In the end, a jury was seated, but its composition of 11 white people and one Black person raised concerns that justice could be skewed in the defendants’ favor.

For the federal case, Judge Wood decided to broaden the pool of potential jurors, sending out summonses to roughly 1,000 residents spread over 43 of Georgia’s 159 counties.

At the same time, the rejected plea deals for the McMichaels may have introduced a new complication. Potential jurors may well have been exposed to news coverage of Monday’s hearing before Judge Wood, in which it became clear that the two men were ready to plead guilty to hate-crime charges.

That could make the selection of an impartial jury “more challenging,” said Page Pate, a legal analyst and veteran trial lawyer in Atlanta, though not impossible. “The standard is not whether they’ve heard about the case, or the attempted guilty plea,” Mr. Pate said, but whether the jurors “have made up their mind or are leaning strongly one way or the other.”

Legal experts say that to secure hate-crimes convictions, prosecutors may need to convince the jury not only that the men harbored racist views, but also that racism was a motivating factor when they went after Mr. Arbery.

Defense lawyers are likely to bring up much of the detailed information about Mr. Arbery’s previous visits to the neighborhood before the day he was killed, information that was painstakingly emphasized in the murder trial.

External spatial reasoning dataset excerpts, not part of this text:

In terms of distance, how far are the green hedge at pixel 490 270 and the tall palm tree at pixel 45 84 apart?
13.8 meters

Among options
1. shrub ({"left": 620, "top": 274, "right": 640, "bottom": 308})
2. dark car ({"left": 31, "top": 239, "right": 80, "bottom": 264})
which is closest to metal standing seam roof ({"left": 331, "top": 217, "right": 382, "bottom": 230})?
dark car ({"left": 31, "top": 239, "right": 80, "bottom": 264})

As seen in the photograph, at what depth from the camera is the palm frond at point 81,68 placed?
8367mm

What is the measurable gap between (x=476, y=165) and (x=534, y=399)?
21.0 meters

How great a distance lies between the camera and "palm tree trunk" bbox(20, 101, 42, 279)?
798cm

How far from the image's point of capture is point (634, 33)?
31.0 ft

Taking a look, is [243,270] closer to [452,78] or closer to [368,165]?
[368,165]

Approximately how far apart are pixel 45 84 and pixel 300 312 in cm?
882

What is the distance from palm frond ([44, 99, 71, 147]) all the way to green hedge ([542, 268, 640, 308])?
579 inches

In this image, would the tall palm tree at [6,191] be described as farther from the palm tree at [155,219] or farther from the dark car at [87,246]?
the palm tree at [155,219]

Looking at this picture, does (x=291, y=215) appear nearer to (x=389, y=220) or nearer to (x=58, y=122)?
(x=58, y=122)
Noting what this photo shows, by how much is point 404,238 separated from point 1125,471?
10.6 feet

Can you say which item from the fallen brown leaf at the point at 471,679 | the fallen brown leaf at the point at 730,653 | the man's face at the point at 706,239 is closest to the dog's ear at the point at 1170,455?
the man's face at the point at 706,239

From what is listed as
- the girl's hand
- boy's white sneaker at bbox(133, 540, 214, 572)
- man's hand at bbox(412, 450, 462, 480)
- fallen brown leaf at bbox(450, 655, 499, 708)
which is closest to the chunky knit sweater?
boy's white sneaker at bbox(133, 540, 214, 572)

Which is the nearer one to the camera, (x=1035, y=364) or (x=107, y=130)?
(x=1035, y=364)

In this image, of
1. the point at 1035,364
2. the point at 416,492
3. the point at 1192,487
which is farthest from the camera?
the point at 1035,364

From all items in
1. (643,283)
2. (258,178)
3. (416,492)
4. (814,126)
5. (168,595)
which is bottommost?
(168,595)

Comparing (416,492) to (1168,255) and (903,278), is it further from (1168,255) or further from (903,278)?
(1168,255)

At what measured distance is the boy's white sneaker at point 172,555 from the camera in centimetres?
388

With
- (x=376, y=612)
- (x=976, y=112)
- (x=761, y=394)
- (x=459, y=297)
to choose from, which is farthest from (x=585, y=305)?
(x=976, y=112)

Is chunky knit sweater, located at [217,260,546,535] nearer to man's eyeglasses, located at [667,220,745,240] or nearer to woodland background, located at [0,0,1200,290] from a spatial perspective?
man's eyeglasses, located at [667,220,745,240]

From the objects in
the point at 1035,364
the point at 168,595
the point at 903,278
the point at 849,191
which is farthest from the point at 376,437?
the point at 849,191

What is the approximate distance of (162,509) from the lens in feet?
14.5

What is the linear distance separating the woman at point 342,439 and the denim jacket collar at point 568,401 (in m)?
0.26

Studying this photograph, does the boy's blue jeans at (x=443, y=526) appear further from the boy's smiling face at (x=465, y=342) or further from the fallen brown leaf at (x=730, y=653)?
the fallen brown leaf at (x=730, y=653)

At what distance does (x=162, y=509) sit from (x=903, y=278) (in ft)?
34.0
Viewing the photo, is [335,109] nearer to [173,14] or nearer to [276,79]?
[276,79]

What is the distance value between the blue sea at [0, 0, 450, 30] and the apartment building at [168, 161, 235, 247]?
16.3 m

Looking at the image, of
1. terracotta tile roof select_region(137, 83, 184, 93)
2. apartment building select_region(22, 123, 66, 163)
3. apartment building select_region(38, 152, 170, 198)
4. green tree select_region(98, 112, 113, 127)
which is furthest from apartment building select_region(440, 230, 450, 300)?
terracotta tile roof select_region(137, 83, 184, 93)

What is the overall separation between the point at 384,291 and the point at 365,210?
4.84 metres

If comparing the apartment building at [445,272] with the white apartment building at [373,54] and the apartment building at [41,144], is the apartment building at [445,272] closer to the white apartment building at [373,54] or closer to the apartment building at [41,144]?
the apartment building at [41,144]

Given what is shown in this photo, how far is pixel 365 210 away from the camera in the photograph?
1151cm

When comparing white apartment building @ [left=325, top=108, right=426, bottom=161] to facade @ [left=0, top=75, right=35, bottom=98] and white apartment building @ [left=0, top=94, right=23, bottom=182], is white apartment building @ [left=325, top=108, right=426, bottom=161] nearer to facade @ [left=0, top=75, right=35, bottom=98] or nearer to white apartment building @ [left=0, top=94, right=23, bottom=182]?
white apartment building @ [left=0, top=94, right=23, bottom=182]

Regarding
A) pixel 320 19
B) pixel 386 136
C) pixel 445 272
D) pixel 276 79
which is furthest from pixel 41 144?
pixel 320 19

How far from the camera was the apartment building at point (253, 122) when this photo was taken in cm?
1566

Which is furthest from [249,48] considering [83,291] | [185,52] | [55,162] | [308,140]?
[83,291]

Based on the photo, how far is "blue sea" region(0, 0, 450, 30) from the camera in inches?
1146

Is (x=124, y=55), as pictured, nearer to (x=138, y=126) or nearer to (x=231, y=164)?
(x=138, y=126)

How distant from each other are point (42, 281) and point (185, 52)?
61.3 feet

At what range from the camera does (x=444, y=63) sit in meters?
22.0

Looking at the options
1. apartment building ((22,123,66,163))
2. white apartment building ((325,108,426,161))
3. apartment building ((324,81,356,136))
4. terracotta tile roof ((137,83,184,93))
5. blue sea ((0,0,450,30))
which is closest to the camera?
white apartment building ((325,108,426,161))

In this case, defense lawyers will try to use that information to convince the jurors that the men were not trying to detain a random Black person for questioning, but Mr. Arbery specifically.

In addition to the hate-crime charges, each man is also charged with one count of attempted kidnapping. The McMichaels are each charged with one count of having a firearm during a crime of violence.

One of the most explosive allegations since the killing came in a pretrial motion in the state case, in which the state’s lead investigator said that Mr. Bryan told authorities that he heard Travis McMichael use a racist slur shortly after he shot Mr. Arbery.

Mr. McMichael’s lawyers refute that allegation. It is unclear whether prosecutors will be able to present it to the jury, given the constitutional dilemma it presents: If Mr. Bryan exercises his Fifth Amendment right not to testify, that would in turn deprive Travis McMichael of his Sixth Amendment right to confront his accuser.